● WORK ORDER:
Report each line from the listing that the string "United" appears in.

● TASK MATERIAL:
• • • •
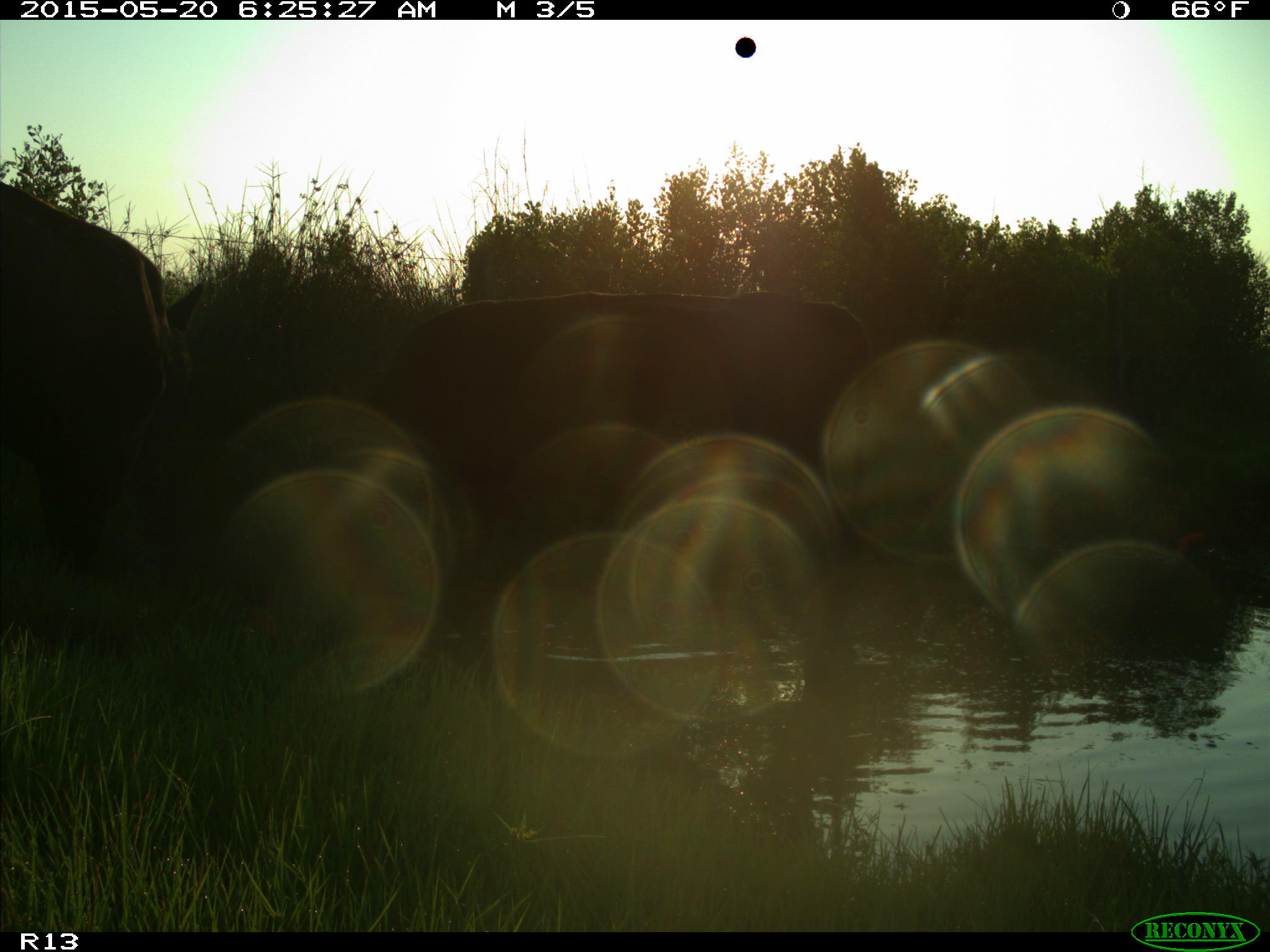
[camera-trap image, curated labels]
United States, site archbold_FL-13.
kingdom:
• • • •
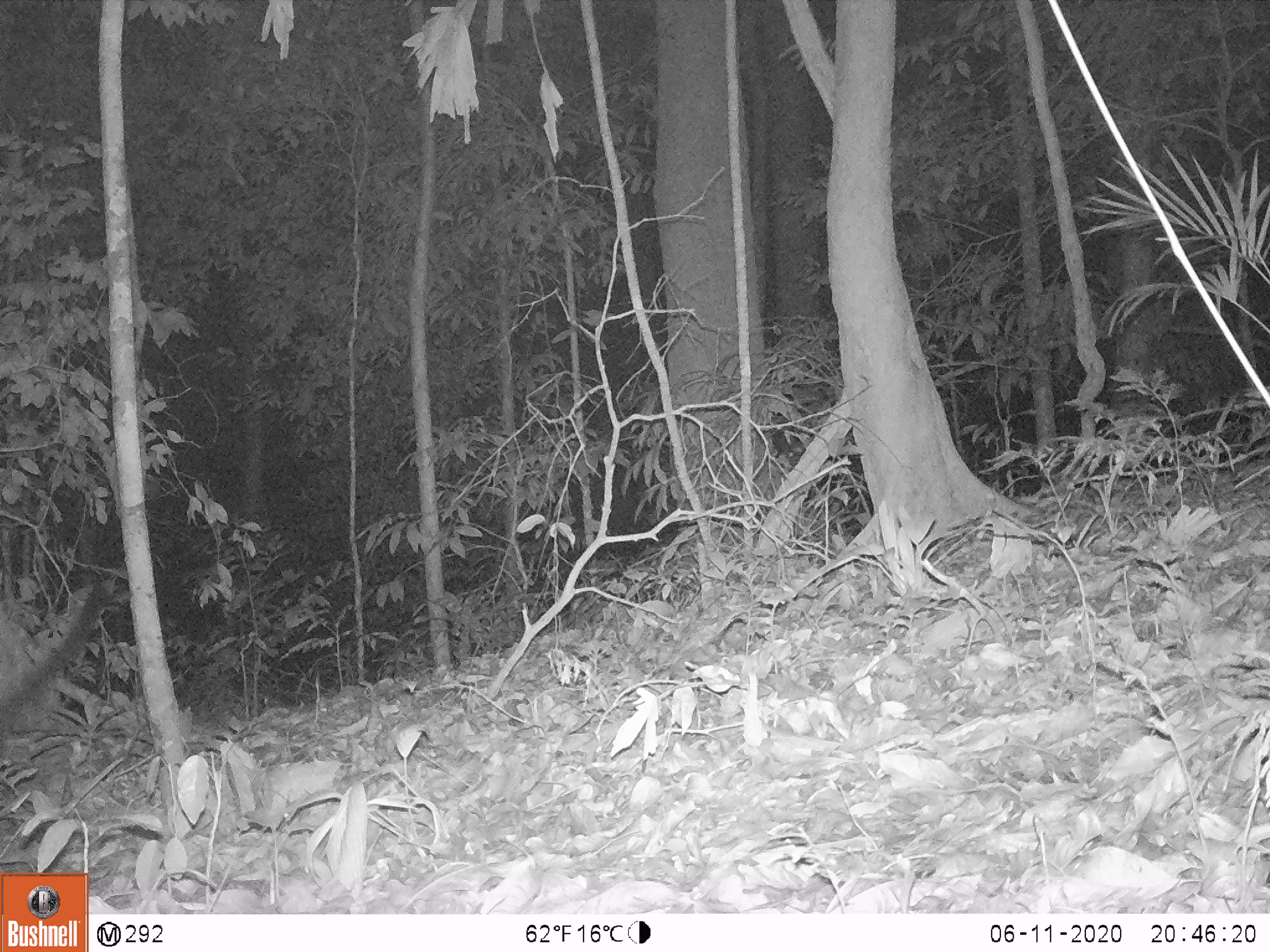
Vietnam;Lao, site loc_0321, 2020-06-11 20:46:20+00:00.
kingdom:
• • • •
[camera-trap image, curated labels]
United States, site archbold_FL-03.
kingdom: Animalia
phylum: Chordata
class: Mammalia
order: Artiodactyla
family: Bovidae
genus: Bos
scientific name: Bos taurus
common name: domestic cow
• • • •
● WRITTEN SOLUTION:
United States, site archbold_FL-13.
United States, site archbold_FL-03.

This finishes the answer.